Funding for key populations and harm reduction in HIV awards

Services for key populations were contained in eight HIV components. Specifically, services for men who have sex with men were included in four components; for persons who inject drugs in four; for sex workers in three; for people in prisons in three; and for transgender people in two.

Armenia plans to provide methadone substitution both inside and outside of prisons. In Azerbaijan, needle exchange programs will be scaled up. In Belarus, opioid substitution therapy and needle exchange are among the services to be provided.

Among the strategies included in the HIV grants to Benin are (a) programs addressing gender violence and removing legal barriers through policy and legal advocacy; and (b) providing psychological, legal, and microcredit economic support to people living with HIV, orphans and vulnerable children, and key populations.

One of the strategies identified in the report is innovative approaches to reaching young women and girls.

Funding for malaria: highlights

The Board approved minor additional funding for two malaria components that had already been awarded funding under the NFM: Bangladesh and Côte d’Ivoire. For one Bangladesh grant, BGD-M-BRAC, the approved grant budget was raised from $9.7 million to $9.8 million. For a second grant from that country, BGD-M-NMCP, the approved budget went from $15.7 million to $15.9 million. The GAC said that the additional amounts are within the allocations, and represent the reinvestment of undisbursed and unused cash funds from Round 10 grants that were not included in the total budget when the Board approved funding for the Bangladesh malaria grants in June 2015. According to the GAC, the CCM has requested that the additional amounts be invested in initiatives on the UQD register.
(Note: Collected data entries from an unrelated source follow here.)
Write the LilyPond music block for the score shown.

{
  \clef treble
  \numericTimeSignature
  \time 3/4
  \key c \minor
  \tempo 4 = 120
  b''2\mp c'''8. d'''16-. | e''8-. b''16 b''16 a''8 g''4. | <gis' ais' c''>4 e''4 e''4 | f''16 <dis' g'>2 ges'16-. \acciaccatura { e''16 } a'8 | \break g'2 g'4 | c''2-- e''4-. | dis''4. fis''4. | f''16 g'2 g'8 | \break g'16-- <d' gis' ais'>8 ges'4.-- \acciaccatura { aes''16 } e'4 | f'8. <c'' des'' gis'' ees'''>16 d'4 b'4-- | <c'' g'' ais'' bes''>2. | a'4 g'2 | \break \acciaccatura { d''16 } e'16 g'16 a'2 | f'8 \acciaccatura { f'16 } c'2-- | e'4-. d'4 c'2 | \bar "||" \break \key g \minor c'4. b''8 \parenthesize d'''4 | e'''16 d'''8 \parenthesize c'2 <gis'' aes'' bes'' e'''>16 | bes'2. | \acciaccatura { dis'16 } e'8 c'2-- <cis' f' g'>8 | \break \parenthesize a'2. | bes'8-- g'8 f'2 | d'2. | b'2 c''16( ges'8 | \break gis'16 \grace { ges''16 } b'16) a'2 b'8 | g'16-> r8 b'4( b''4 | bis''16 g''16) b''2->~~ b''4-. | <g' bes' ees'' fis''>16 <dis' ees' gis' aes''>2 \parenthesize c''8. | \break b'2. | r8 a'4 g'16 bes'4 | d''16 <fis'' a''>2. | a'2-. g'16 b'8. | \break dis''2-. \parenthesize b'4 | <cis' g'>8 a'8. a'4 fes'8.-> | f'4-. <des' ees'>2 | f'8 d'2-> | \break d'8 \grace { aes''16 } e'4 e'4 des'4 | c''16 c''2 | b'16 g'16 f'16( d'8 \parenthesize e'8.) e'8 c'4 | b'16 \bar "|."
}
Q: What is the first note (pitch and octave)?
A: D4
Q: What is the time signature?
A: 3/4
For Côte d’Ivoire, the approved budget for grant CIV-M-MOH was increased from $83.5 billion to $88.4 billion. GFO is planning to provide additional details on the increase in a separate article.

The GAC report noted that in Benin, spot checks of a sample of 140 vendors in markets and streets revealed that up to 50% are selling counterfeit or substandard artemisinin combination therapies. Given that a high proportion of the population obtains services from the private sector, Benin will use efficiencies identified in the budget for the malaria grant during grant-making to support current efforts to address this problem involving Benin’s drug regulatory agency, and partners such as USAID and the (U.S.) President’s Malaria Initiative.

With respect to malaria grant for Vietnam, the Global Fund will phase out contributions to salary incentives by the end of 2015, and will support only a travel allowances for village health workers, which is considered critical for active case finding efforts.

Funding for TB: highlights

With respect to the TB funding for Gabon, a key strategy for providing services to key populations involves the use of community agents to provide patient support, including patient follow-up, psycho-social services and peer training for other community agents.

Some of the funding awarded to the Gambia TB component will be used for programs to retain and build the capacities of health workers and technicians.


The GAC report briefly described steps that were taken in nine of the 22 country grants to strengthen the sustainability of programs currently supported by the Global Fund (see GFO article).

Information for this article comes from the November 2016 report of the Secretariat’s Grant Approvals Committee to the Board (GF-B33-ER18). This document is not available on the Fund’s website.